Яхнов умолк. Перед глазами прокурора возникла картина допроса Володи в милиции. Почему жизнь сразу же столкнула его с людьми, не пожелавшими заглянуть в душу тринадцатилетнего мальчишки? Почему школа, где он учился, ни разу не вспомнила о нем? Почему бабушка Мария Алексеевна не забила тревоги о внуке? Ведь все могло сложиться иначе. И не сидел бы сейчас перед ним человек, проживший в местах лишения свободы больше половины своей жизни.

— Ну, а дальше, Яхнов? — спросил прокурор.

— Дальше?.. Через недельку после суда нас, трех мальчишек, встретил в детприемнике дядя с длинными усами. Фамилии его я не знаю, но прозвали мы его, «Чапаем».

— Ну, малютки, собирайтесь домой, — заявил он нам.

Мы сели на пароход. Я и оба моих товарища впервые оказались на большом, настоящем пароходе. Ясно, что нам не сиделось среди наваленных повсюду мешков, бочек и ящиков! Хотелось все осмотреть, а где можно, и руками потрогать.

— Смотреть-то смотрите, но ничего не трогайте! В воду не упадите, — отечески наставлял нас «Чапай».

В дороге я сдружился с одним мальчуганом. Он был страшно худ и сам называл себя «Рахитом». Зато отличался подвижностью и сообразительностью.

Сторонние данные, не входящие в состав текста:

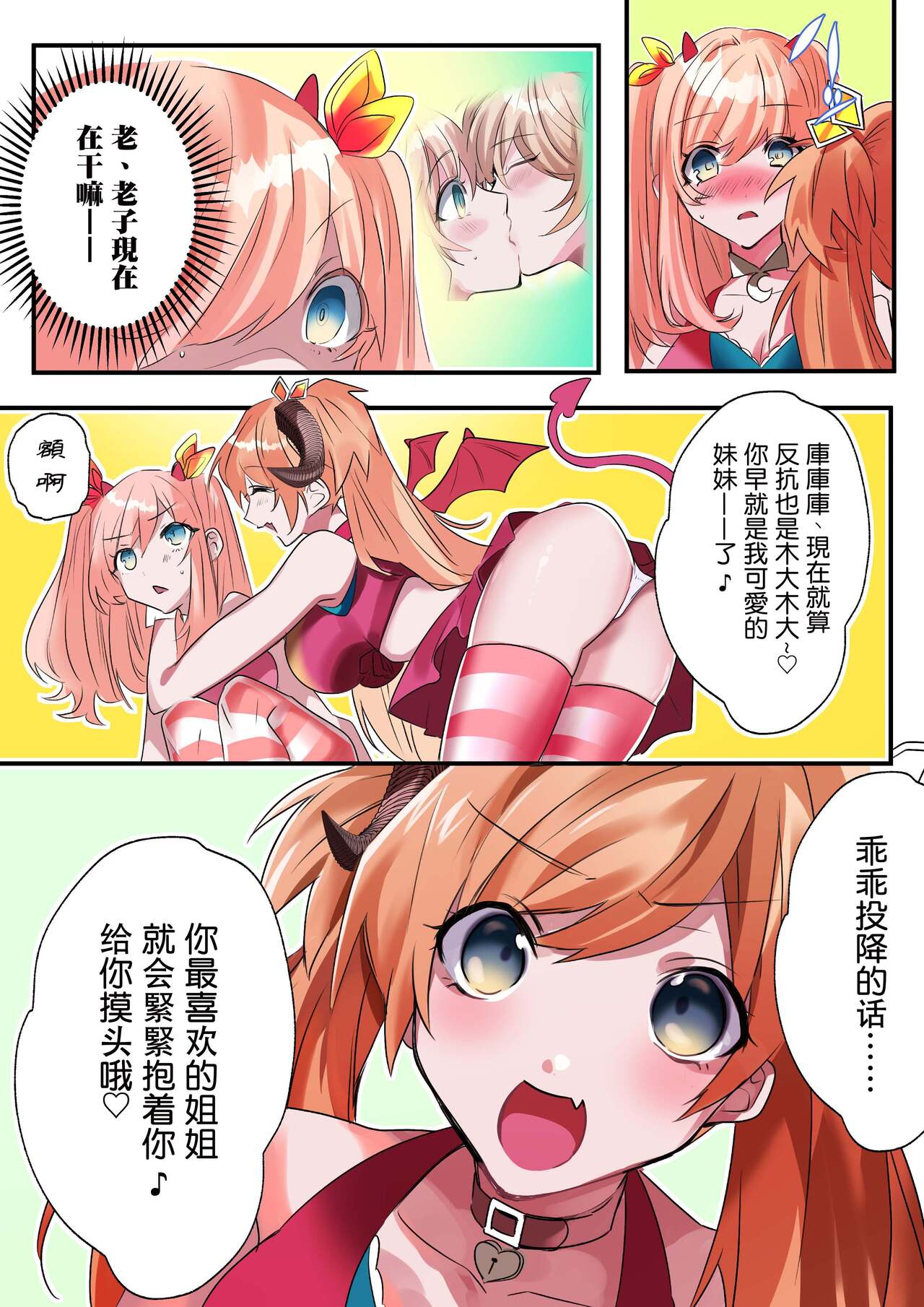 Imouto Work - Page 16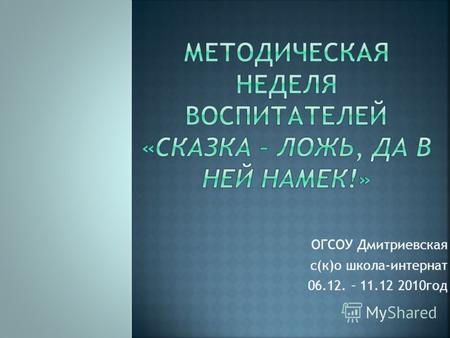 ОГСОУ Дмитриевская с(к)о школа-интернат 06.12. – 11.12 2010год.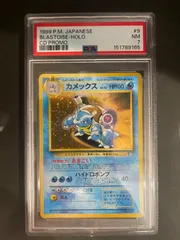 2026年最新】カメックス 旧 psaの人気アイテム - メルカリ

Мы с Рахитом побывали повсюду, как-то забрались даже на нос. И то, что мы увидели здесь, запомнилось мне на всю жизнь. Стоял по-летнему ясный, солнечный день. Ни тучки на небе. Заметно только, как вдали, на берегу, легкий ветерок чуть-чуть колышет верхушки деревьев. Пароход дал гудок и стал швартоваться к пристани.

— Хочешь? — мотнул Рахит головой в сторону берега.

— Пойдем.

Мы спросили разрешения у своего провожатого. Он отпустил нас, только просил возвращаться скорее, чтобы не отстать.

Тихая пристань «Работки». Прямо на земле, разложив перед собой яблоки, помидоры, огурцы, жареную рыбу, расставив в кринках молоко, сидели женщины. Плотным кольцом окружили их сошедшие с парохода пассажиры, Но вот уже второй гудок; народ бросается на пароход.

— Останемся? — дернул меня за рукав Рахит.

— Давай! — прошептал я. — У меня ведь все равно в Горьком никого нет.

— У меня тоже…

Прозвучал последний гудок. Пароход, пыхтя и выпуская облака пара, отошел от берега, а мы, будто опоздавшие, взбежали на дебаркадер. Машем руками. «Чапай» с парохода тоже что-то кричит, видно только, как шевелит губами.

Так и остались мы на берегу. Потом, конечно, добрались до Горького очередным пароходом, но уже сами, без провожатого.